I am trying to create a map by taking the first character of each word and it's position in a sentence/paragraph. I am using regex pattern to achieve this. Regex is a costly operation. Are there are any ways to achieve this?

Regex way:

public static void getFirstChar(String paragraph) {
    Pattern pattern = Pattern.compile("(?<=\\b)[a-zA-Z]");
    Map newMap = new HashMap();

    Matcher fit = pattern.matcher(paragraph);
    while (fit.find()) {
        newMap.put((fit.group().toString().charAt(0)), fit.start());
    }
}
A: 

Python:

wmap = {}
prev = 0
for word in "the quick brown fox jumps over the lazy dog".split():
    wmap[word[0]] = prev
    prev += len(word) + 1

print wmap

If a letter appears more than once as the first letter of a word it'll map to the last position. For a list of all positions change wmap[word[0]] = prev to:

if word[0] in wmap:
    wmap[word[0]].append(prev)
else:
    wmap[word[0]] = [prev]
bboe
I want a solution in java :)
Radhika
It should be pretty easy to translate this code to java. I'm pretty sure split is the same, and your use of map is the same. Can't make it too easy for ya :)
bboe
This `split` works for spaces. The original code finds each letter following a non-letter, which might be an apostrophe (it finds the `m` in `I'm`).

• [Data to examine]
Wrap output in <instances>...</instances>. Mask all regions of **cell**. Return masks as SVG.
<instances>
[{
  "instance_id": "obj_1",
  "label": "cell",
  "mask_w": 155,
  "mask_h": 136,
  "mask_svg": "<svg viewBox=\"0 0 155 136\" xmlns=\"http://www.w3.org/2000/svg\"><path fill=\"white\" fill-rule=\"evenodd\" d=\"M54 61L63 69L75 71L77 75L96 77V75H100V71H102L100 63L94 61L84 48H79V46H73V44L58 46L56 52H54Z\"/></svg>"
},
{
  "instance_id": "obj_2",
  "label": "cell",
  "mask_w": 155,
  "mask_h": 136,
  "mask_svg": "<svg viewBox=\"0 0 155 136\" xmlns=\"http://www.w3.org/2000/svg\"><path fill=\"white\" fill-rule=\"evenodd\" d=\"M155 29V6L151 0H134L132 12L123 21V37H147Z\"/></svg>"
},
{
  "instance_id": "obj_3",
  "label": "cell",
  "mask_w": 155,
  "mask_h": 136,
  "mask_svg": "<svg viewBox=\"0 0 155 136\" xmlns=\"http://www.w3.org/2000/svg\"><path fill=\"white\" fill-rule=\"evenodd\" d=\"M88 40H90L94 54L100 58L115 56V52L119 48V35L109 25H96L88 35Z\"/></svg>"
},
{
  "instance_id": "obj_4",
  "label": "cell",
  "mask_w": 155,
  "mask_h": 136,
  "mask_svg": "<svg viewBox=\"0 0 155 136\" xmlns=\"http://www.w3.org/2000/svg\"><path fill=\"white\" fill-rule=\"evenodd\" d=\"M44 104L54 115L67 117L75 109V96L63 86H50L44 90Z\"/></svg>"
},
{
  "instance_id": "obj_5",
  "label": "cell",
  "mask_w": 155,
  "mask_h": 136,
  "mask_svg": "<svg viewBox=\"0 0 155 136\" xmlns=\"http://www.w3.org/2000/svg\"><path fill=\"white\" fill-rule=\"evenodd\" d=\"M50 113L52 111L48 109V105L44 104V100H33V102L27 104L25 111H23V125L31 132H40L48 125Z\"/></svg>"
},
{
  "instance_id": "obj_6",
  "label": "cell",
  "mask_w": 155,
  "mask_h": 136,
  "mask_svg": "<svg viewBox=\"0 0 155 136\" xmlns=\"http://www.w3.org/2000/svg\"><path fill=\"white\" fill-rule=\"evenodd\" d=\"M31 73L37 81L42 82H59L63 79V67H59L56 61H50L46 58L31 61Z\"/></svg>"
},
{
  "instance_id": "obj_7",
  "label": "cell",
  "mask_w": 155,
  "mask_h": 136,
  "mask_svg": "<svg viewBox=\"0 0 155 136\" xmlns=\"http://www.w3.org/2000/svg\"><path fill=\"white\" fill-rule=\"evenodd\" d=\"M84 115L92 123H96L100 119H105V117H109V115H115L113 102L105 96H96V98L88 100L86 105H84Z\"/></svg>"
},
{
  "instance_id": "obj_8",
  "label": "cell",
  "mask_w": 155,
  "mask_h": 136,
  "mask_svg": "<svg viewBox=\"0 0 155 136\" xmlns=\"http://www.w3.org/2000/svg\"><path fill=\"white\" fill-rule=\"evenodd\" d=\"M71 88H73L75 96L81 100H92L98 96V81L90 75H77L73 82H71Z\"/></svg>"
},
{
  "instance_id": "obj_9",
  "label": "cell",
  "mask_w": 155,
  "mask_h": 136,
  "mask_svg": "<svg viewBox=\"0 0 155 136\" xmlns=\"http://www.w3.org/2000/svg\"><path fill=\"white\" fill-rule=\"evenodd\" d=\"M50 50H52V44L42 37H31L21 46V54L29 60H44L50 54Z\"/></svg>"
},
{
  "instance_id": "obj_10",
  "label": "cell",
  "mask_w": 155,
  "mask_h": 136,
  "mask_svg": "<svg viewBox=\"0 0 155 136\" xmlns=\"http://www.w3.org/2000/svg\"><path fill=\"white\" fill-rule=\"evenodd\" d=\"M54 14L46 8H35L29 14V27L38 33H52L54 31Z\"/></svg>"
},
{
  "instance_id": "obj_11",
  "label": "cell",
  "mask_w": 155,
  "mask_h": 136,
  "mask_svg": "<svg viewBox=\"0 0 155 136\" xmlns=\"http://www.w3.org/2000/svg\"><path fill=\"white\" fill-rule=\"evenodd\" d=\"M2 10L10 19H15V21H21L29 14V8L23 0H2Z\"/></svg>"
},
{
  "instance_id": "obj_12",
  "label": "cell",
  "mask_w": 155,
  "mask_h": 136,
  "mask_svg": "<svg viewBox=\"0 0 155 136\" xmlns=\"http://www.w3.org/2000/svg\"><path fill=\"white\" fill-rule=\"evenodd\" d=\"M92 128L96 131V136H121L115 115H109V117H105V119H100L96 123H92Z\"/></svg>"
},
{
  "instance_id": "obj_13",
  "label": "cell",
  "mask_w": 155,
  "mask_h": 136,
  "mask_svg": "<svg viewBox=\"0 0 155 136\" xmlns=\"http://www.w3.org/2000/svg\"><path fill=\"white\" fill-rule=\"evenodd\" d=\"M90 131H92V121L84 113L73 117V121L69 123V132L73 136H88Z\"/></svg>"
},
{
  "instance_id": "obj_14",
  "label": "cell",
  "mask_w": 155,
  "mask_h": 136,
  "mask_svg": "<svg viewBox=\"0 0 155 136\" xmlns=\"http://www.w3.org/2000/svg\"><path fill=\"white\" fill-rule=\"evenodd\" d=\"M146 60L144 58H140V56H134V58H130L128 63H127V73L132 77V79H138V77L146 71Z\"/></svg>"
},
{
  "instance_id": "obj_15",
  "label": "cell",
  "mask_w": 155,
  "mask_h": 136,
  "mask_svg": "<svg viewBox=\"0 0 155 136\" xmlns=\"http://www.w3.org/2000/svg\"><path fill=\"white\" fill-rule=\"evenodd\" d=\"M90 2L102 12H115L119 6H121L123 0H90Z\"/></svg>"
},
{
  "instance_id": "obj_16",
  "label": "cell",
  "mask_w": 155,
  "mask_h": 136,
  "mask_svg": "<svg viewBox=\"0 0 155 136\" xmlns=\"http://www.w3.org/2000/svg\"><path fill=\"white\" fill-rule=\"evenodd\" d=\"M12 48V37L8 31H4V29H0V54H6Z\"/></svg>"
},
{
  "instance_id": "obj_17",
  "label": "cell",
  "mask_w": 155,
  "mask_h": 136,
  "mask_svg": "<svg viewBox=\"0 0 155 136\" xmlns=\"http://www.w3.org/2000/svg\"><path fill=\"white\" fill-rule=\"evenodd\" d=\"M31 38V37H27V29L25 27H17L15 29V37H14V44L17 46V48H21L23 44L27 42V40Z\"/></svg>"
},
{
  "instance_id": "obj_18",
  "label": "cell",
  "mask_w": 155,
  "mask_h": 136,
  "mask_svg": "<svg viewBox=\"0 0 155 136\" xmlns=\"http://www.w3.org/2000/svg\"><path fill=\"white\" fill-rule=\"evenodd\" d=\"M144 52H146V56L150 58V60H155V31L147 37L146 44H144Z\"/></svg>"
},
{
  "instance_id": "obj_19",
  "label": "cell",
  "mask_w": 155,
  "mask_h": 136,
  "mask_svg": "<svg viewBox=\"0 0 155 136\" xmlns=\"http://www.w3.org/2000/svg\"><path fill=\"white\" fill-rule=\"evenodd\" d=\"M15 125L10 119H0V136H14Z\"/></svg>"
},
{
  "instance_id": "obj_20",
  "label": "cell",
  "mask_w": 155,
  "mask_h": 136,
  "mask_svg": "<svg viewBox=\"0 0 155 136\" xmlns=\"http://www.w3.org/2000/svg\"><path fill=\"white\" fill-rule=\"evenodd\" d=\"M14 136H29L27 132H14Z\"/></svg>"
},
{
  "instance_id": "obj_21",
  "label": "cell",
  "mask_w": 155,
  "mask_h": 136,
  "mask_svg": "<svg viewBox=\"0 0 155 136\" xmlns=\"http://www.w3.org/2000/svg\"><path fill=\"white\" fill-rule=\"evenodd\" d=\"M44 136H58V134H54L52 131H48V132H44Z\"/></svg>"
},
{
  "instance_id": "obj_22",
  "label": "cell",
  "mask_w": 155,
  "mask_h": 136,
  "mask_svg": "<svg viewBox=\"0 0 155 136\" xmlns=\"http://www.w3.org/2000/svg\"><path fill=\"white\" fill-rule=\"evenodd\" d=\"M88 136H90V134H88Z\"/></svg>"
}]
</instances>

• [Work to be completed]
Extend the thread above about mapping the first letter of each word to its position without regex, starting right after its last sentence.

• [Output for this exercise]
Christian Semrau
A: 

You can do your own linear scan if you really need to squeeze every bit of performance:

                 //0123456789012345678901
    String text = "Hello,my name is=Helen";
    Map<Character,Integer> map = new HashMap<Character,Integer>();

    boolean lastIsLetter = false;
    for (int i = 0; i < text.length(); i++) {
        char ch = text.charAt(i);
        boolean currIsLetter = Character.isLetter(ch);
        if (!lastIsLetter && currIsLetter) {
            map.put(ch, i);
        }
        lastIsLetter = currIsLetter;
    }

    System.out.println(map);
    // prints "{n=9, m=6, H=17, i=14}"

API links

polygenelubricants
Thanks. This gave a better performance than regex operation.
Radhika
@Radhika: consider accepting the answer (clicking on the green check on the left) if an answer is satisfactory. If you still need help with the question, explain your concerns and I'll try to address it.